* [EXTRACTED DATA]
============

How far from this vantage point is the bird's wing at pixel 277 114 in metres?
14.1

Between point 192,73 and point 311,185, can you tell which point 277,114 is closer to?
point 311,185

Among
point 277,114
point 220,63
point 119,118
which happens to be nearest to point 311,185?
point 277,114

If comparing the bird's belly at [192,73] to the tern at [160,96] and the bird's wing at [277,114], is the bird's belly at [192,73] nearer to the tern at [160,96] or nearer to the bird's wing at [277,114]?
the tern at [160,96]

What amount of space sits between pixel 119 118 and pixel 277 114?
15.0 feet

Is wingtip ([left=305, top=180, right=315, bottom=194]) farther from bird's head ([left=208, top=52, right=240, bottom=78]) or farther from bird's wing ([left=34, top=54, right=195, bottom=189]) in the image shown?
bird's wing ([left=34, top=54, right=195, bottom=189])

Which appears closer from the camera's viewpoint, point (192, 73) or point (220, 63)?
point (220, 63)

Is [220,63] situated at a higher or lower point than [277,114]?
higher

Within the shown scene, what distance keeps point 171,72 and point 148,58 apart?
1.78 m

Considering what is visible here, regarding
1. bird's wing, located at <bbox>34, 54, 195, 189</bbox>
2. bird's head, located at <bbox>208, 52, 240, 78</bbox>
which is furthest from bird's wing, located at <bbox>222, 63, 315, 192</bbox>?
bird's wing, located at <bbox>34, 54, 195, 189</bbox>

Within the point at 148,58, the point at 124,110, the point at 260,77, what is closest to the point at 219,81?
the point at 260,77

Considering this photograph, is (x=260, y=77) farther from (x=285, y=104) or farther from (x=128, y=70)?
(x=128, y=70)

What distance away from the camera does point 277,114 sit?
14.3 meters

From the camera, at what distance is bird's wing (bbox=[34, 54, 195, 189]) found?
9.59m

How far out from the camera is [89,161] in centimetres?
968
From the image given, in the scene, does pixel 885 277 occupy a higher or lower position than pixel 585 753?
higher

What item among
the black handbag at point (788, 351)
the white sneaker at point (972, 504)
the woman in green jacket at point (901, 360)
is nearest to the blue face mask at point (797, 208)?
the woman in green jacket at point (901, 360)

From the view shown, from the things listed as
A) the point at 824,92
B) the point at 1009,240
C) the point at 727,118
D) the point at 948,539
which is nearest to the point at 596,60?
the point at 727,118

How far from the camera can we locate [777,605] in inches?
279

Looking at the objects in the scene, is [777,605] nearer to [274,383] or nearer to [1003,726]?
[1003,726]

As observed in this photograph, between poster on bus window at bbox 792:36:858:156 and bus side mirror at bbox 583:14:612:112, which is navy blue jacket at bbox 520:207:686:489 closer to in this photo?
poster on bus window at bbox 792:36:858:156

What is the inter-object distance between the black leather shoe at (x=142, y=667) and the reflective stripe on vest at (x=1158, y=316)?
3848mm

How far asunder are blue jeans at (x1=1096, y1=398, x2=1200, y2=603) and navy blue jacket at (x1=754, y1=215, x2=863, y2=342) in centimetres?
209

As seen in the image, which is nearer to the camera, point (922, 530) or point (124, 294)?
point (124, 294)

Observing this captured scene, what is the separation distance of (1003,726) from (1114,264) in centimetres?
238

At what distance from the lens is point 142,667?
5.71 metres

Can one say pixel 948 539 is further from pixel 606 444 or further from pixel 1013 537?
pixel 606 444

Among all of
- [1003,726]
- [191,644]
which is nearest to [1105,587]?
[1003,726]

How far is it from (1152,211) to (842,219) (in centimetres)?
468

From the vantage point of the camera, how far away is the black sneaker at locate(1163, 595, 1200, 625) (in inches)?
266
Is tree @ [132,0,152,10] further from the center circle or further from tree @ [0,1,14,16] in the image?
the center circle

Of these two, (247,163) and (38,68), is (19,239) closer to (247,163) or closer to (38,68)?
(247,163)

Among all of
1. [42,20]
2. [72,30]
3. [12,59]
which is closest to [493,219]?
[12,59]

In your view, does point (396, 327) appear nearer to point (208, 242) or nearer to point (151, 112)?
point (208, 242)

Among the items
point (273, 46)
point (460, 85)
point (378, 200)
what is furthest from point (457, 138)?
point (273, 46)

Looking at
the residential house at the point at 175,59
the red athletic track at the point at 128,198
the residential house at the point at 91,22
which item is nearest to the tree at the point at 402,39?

============

Each record must be repeated exactly as it is.

* [RESULT]
How far from this vantage point is the bird's wing at pixel 277 114 in metres?
14.1

Between point 192,73 and point 311,185, can you tell which point 277,114 is closer to?
point 311,185

Among
point 277,114
point 220,63
point 119,118
which happens to be nearest to point 311,185?
point 277,114

If comparing the bird's belly at [192,73] to the tern at [160,96] and the bird's wing at [277,114], is the bird's belly at [192,73] nearer to the tern at [160,96] or nearer to the bird's wing at [277,114]?
the tern at [160,96]

What amount of space sits between pixel 119 118 and pixel 277 114?
15.0 feet

Is wingtip ([left=305, top=180, right=315, bottom=194]) farther from bird's head ([left=208, top=52, right=240, bottom=78]) or farther from bird's wing ([left=34, top=54, right=195, bottom=189]) in the image shown?
bird's wing ([left=34, top=54, right=195, bottom=189])

Which appears closer from the camera's viewpoint, point (192, 73) or point (220, 63)?
point (220, 63)

Is [220,63] situated at a higher or lower point than [277,114]?
higher

Within the shown scene, what distance keeps point 171,72 and point 148,58 apart?
1.78 m

Considering what is visible here, regarding
1. bird's wing, located at <bbox>34, 54, 195, 189</bbox>
2. bird's head, located at <bbox>208, 52, 240, 78</bbox>
which is furthest from bird's wing, located at <bbox>222, 63, 315, 192</bbox>?
bird's wing, located at <bbox>34, 54, 195, 189</bbox>

Within the point at 148,58, the point at 124,110, the point at 260,77, what is closest to the point at 219,81?
the point at 260,77

Considering this photograph, is (x=260, y=77) farther from (x=285, y=104) or farther from (x=128, y=70)?
(x=128, y=70)

What distance away from the camera does point 277,114 sit?
14.3 meters

From the camera, at what distance is bird's wing (bbox=[34, 54, 195, 189]) found?
9.59m

How far out from the camera is [89,161] in centimetres?
968
From the image given, in the scene, does pixel 885 277 occupy a higher or lower position than pixel 585 753?
higher

What item among
the black handbag at point (788, 351)
the white sneaker at point (972, 504)
the woman in green jacket at point (901, 360)
is nearest to the blue face mask at point (797, 208)?
the woman in green jacket at point (901, 360)

From the view shown, from the things listed as
A) the point at 824,92
B) the point at 1009,240
C) the point at 727,118
D) the point at 948,539
which is nearest to the point at 596,60?
the point at 727,118

How far from the camera can we locate [777,605] in inches?
279

Looking at the objects in the scene, is [777,605] nearer to [274,383] or nearer to [1003,726]?
[1003,726]

As observed in this photograph, between poster on bus window at bbox 792:36:858:156 and bus side mirror at bbox 583:14:612:112, which is navy blue jacket at bbox 520:207:686:489 closer to in this photo?
poster on bus window at bbox 792:36:858:156

What is the inter-object distance between the black leather shoe at (x=142, y=667) and the reflective stripe on vest at (x=1158, y=316)?
3848mm

How far asunder are blue jeans at (x1=1096, y1=398, x2=1200, y2=603) and navy blue jacket at (x1=754, y1=215, x2=863, y2=342) in centimetres?
209

As seen in the image, which is nearer to the camera, point (922, 530) or point (124, 294)?
point (124, 294)

Observing this captured scene, what is the separation distance of (1003,726) from (1114,264) in centimetres?
238

At what distance from the lens is point 142,667?
5.71 metres

Can one say pixel 948 539 is further from pixel 606 444 or further from pixel 1013 537?
pixel 606 444

Among all of
- [1003,726]
- [191,644]
which is nearest to [1105,587]?
[1003,726]

How far is it from (1152,211) to (842,219) (in centimetres)?
468

From the vantage point of the camera, how far away is the black sneaker at locate(1163, 595, 1200, 625) (in inches)?
266
Is tree @ [132,0,152,10] further from the center circle or further from tree @ [0,1,14,16] in the image?
the center circle

Of these two, (247,163) and (38,68), is (19,239) closer to (247,163) or closer to (38,68)?
(247,163)

Among all of
1. [42,20]
2. [72,30]
3. [12,59]
which is closest to [493,219]?
[12,59]

In your view, does point (396, 327) appear nearer to point (208, 242) or nearer to point (151, 112)?
point (208, 242)

Among the items
point (273, 46)
point (460, 85)
point (378, 200)
what is furthest from point (457, 138)?
point (273, 46)

Looking at
the residential house at the point at 175,59
the red athletic track at the point at 128,198
the residential house at the point at 91,22
which item is nearest to the tree at the point at 402,39?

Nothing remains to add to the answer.